§ **DATA EXCERPTS**
▬▬▬▬▬▬▬▬▬▬

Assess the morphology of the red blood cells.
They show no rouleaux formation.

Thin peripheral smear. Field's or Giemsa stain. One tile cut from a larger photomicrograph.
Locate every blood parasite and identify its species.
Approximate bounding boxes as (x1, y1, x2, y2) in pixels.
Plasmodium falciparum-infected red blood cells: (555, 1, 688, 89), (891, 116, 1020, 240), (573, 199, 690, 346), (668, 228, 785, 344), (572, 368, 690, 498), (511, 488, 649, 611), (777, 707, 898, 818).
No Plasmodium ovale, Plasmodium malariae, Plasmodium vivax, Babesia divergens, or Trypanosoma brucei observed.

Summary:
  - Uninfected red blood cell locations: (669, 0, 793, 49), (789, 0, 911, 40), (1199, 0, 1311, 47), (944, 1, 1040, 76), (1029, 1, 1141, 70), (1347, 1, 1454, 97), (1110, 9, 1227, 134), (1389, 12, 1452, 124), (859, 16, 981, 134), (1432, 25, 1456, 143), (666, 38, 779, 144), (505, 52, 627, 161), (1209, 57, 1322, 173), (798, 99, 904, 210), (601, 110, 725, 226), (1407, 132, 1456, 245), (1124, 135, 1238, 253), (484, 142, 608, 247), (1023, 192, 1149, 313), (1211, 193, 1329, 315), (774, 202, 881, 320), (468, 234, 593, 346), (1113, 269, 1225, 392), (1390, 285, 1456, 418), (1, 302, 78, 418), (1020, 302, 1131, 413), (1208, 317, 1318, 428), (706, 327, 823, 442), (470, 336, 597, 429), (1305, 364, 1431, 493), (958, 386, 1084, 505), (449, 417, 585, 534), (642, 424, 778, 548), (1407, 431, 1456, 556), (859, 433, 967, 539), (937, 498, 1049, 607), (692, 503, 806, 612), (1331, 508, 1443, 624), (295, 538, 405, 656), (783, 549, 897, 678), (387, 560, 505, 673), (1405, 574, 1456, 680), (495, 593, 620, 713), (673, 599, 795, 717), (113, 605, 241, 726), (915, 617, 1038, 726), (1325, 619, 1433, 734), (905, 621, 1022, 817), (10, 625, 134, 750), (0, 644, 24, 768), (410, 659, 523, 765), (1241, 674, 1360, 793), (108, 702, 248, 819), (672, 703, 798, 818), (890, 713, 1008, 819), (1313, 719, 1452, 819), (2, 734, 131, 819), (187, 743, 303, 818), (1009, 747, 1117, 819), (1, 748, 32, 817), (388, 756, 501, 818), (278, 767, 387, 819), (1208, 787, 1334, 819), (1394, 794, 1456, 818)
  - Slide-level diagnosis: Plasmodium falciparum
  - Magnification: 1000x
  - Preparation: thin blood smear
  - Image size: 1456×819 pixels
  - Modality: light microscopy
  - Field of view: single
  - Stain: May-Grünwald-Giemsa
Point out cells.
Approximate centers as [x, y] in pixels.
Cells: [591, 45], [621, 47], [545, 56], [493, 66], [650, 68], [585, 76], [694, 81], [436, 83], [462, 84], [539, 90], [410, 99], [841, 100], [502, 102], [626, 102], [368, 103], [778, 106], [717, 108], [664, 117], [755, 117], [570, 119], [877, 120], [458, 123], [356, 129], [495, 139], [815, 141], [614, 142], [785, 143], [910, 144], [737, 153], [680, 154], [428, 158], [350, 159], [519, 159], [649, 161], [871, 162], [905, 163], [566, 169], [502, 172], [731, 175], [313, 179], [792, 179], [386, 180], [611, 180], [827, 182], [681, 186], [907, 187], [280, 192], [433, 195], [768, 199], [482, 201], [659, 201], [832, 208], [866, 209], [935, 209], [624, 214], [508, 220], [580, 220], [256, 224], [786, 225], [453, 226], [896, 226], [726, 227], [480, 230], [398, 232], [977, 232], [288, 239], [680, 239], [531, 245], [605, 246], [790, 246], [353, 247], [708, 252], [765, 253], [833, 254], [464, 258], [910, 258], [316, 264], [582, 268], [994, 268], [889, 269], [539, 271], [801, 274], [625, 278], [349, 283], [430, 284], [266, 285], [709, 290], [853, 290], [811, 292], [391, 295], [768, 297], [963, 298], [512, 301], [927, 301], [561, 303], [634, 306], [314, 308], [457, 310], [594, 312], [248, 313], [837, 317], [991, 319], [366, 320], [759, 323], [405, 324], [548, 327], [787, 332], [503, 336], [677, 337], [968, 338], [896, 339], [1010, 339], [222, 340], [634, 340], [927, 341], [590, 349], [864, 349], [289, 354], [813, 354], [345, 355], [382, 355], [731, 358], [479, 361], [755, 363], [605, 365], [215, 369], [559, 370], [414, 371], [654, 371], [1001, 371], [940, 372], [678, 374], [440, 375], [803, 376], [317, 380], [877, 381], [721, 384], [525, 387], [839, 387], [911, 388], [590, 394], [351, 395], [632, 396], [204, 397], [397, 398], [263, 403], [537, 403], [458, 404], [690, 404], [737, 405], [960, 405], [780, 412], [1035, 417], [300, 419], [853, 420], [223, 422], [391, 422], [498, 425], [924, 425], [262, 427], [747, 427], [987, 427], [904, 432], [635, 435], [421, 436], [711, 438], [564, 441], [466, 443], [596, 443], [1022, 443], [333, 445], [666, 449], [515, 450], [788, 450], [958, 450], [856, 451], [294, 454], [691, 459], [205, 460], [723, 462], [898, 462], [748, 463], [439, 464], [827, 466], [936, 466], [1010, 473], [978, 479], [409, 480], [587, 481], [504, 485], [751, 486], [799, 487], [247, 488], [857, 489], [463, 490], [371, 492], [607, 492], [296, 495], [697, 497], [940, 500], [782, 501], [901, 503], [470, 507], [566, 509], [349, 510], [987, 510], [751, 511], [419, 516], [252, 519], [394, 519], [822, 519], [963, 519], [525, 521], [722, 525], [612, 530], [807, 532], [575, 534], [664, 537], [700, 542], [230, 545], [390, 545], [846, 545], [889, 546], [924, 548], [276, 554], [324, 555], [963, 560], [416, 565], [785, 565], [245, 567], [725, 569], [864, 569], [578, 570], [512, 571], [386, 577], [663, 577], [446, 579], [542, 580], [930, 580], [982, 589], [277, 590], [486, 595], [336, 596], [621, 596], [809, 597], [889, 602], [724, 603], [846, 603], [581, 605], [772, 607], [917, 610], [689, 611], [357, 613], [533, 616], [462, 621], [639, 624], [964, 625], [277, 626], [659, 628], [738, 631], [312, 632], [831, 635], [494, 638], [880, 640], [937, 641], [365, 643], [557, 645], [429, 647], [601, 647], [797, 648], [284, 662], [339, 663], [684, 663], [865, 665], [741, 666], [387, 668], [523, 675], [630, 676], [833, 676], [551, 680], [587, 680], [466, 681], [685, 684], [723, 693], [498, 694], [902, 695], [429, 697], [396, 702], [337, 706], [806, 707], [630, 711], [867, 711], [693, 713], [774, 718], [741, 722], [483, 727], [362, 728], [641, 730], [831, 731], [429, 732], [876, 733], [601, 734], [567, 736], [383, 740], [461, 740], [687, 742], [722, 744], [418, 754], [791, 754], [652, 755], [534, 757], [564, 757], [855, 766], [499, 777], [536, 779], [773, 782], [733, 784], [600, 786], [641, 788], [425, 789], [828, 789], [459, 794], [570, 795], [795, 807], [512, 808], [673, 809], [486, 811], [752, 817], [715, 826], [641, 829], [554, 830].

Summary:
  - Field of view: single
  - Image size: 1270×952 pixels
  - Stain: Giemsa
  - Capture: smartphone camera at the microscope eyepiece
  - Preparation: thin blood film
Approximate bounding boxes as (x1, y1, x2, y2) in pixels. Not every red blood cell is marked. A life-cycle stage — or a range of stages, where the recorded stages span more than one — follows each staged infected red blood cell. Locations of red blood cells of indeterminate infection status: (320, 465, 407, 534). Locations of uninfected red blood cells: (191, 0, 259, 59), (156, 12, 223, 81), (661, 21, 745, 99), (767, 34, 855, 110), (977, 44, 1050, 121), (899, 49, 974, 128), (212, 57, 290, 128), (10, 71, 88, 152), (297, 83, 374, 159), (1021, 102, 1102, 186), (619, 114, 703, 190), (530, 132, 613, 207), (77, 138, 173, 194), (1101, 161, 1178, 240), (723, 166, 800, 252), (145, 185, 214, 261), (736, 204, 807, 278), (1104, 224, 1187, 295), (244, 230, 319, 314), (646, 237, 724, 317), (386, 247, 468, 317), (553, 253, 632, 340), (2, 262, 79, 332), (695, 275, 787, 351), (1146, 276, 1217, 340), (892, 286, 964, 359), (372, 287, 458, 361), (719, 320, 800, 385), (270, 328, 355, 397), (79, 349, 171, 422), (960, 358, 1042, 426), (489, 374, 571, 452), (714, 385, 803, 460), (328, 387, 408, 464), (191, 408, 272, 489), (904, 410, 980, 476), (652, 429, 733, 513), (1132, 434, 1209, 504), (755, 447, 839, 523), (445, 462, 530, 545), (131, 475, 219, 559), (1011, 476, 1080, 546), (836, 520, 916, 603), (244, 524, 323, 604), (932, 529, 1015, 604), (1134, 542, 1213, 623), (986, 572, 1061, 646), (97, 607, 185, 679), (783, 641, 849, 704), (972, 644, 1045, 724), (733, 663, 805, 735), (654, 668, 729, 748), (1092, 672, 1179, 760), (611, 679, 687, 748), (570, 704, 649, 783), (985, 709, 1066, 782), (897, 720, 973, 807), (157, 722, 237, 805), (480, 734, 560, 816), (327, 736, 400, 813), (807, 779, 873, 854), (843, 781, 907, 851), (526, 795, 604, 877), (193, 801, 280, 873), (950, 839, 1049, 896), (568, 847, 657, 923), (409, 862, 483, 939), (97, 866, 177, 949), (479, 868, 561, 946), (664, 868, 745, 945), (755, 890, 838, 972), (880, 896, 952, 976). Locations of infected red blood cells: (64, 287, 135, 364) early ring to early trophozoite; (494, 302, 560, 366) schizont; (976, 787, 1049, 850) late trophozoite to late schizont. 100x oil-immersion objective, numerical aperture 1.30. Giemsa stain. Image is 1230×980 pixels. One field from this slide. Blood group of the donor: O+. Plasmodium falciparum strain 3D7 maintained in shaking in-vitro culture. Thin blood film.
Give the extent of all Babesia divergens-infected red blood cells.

▬▬▬▬▬▬▬▬▬▬

§ **ACTIVITY**
Using the records above, report each line with the string "size".

§ **EXERCISE RESPONSE**
  - Image size: 1456×819 pixels
  - Image size: 1270×952 pixels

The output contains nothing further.